SUMMARY OF THE INVENTION
[0014] The present invention addresses the notion that the mapping
of MPI tasks to processors has a significant impact on
performance.
[0015] Accordingly, there is provided a system and method for
mapping application tasks to processing elements in a computing
environment that takes into account the communication topology of a
machine and communication pattern of an application. The Hardware
Communication Topology (HCT) is defined according to hardware
parameters affecting communication between two tasks, such as
connectivity, bandwidth, and latency. Bandwidth is derived for
different message sizes. The HCT models processing elements and how
the processing elements communicate as switch elements. The
Application Communication Pattern (ACP) models point-to-point
communication by capturing, from information collected on the
messages exchanged by tasks that communicate, the number and size
of messages that are communicated between the different pairs of
communicating tasks of the application. Both the hardware
communication topology and the application communication pattern
can be advantageously used by an algorithm to determine a mapping
of tasks to processing elements thereby benefiting overall
performance.
[0016] Thus, given a hardware communication topology, and an
application communication pattern, the invention provides a means
for combining them to produce a mapping of tasks to processing
elements. Moreover, a means is provided that, given the hardware
communication topology and an application communication pattern,
the cost of a particular mapping is calculated. Different mappings
are explored and the most desirable one, as predicted by the cost
algorithm, is chosen. The mechanism can be employed automatically
and thus with it, it is feasible to optimize the execution
environment on a machine-by-machine and application-by-application
basis.
[0017] Thus, in accordance with one aspect of the invention, there
is provided, in a computer system including multiple processors and
a mechanism for the processing elements to communicate with each
other, a hardware communication topology that models how processing
elements communicate, and a program containing tasks that run on
the processing elements and communicate, a method of providing a
mapping of tasks to processing elements, the method comprising:
[0018] a) determining the hardware communication topology defined
by the cost of communication between processing elements,
[0019] b) measuring the application communication pattern between
said program tasks,
[0020] c) producing a mapping of said tasks to said processing
elements by combining said determination with said measurement
[0021] Further, to this aspect of the invention, the hardware
communication topology comprises: one or more processing elements,
and one or more switch elements.
[0022] Moreover, the hardware communication topology may comprise a
tree-structured topology having: one or more processing elements at
a lowest level in the topology. Thus, the task mapping
determination comprises: determining an amount of data communicated
between tasks; and clustering said tasks for the switch elements at
each level in said topology based on said data amount communicated.

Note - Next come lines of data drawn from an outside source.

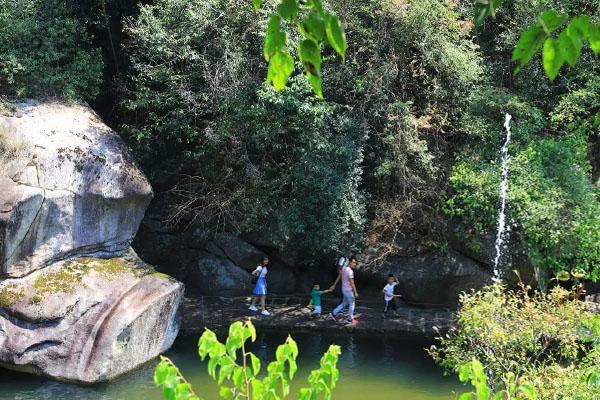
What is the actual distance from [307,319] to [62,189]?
5.68 meters

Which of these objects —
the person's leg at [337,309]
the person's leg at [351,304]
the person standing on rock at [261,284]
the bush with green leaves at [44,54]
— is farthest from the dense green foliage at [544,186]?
the bush with green leaves at [44,54]

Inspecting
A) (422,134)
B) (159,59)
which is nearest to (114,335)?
(159,59)

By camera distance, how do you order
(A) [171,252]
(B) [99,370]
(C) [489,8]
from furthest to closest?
(A) [171,252]
(B) [99,370]
(C) [489,8]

Clusters may be assigned at each level in said topology to the
collections of processing elements at that level, in a manner that
includes balancing of processing resources to improve communication
balance.
[0023] The task mapping determination further implements
concurrency to reduce communication imbalance by separating task
clusters that exchange less data thereby allowing them to more
evenly proceed in parallel.
[0024] Advantageously, the system and method of the invention for
mapping application tasks to processing elements in a computing
environment that takes into account the hardware communication
topology of a machine and application communication pattern of an
application results in significant performance advantages.
BRIEF DESCRIPTION OF THE DRAWINGS
[0025] The objects, features and advantages of the present
invention will become apparent to one skilled in the art, in view
of the following detailed description taken in combination with the
attached drawings, in which:
[0026] FIG. 1 illustrates a graph depicting the bandwidth (y-axis)

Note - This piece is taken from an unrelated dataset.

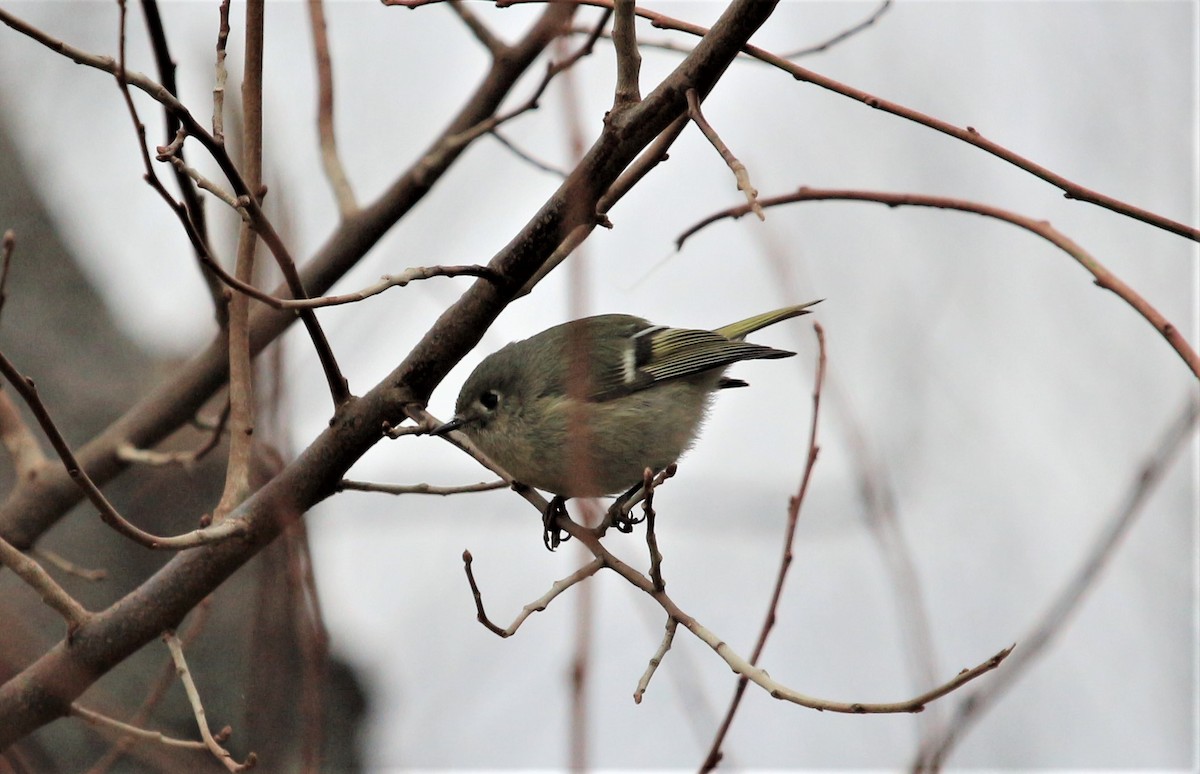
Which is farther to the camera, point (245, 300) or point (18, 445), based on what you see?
point (18, 445)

for different message lengths (x-axis) when pairs of MPI tasks
communicate concurrently;
[0027] FIGS. 2A and 2B respectively illustrate the two basic
elements that are used to model a hardware communication topology:
a processor element (FIG. 2A) and a switch element (FIG. 2B);
[0028] FIG. 3 depicts a model of an example hardware communications
topology referenced herein for illustrating the inventive model and
algorithm of the present invention;
[0029] FIG. 4 depicts schematically, a hardware communication
topology 25 used for illustrating aspects of the present
invention;
[0030] FIG. 5 is a flow chart depiction of an example heuristic
algorithm 100 that maps MPI tasks to processing elements according
to one aspect of the present invention; and,
[0031] FIG. 6 is an example pseudocode description of a cost
estimator methodology for estimating the communication time (or
cost) for a communication phase in accordance with the principles
of the invention.
DETAILED DESCRIPTION OF THE PREFERRED EMBODIMENTS
[0032] As referred to herein, the term "processing element" refers
to an element adapted to provide a unit of computation.

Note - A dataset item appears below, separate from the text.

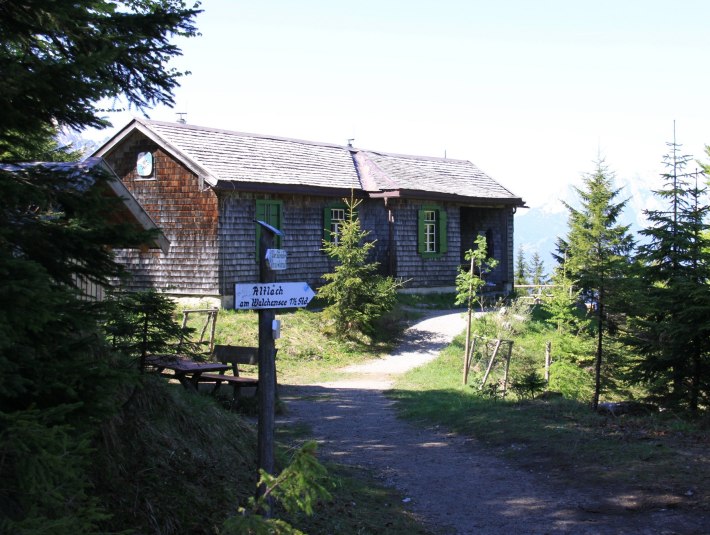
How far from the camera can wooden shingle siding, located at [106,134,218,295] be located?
20.4 meters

[0033] A large class of scientific applications are written in a
stylized manner. Typically these applications consist of a series
of steps, where in each step, the application executes two phases:
A computation phase in general is followed by a communication phase
with synchronization between them. This class of applications has
"concurrent communication" where the communication between MPI
tasks occurs at the same time, i.e., there is a period of time
during which all of the tasks are performing communication. In this
class of applications, there are four places where performance can
be improved: 1) Computation: the amount of time required to perform
the computation; 2) Computation Imbalance: the difference between
the longest and shortest compute times per phase; 3) Communication
Overhead: the amount of time required to perform communication;
and, 4) Communication Imbalance: the difference in time between
when the last task finishes communication in a given phase from
when the first task finishes.
[0034] The system and method of the present invention addresses
reducing the communication overhead and imbalance in applications
using MPI for communication. Improving computation performance is
typically achieved with traditional performance analysis and tuning
on a single processing element. This work reduces communication
overhead and communication imbalance, and thereby improves
performance, by adapting an application to its execution
environment, without modifying source code. The system and method
of the present invention focuses on how to exploit a hardware
communication topology with respect to bandwidth and concurrency by
explicitly mapping MPI tasks to processing elements to reduce the
communication overhead of point-to-point communication. Bandwidth
can be exploited to reduce communication overhead by mapping tasks
that communicate the most data to areas of the topology that are
closest together with the highest bandwidth. Concurrency can be
exploited to reduce communication imbalance by separating tasks or
groups of tasks that exchange less data thereby allowing them to
more evenly proceed in parallel.
[0035] The problem of finding the best mapping for a given hardware
communication topology and application communication pattern is
exponential. Any MPI task may be mapped to any processing element.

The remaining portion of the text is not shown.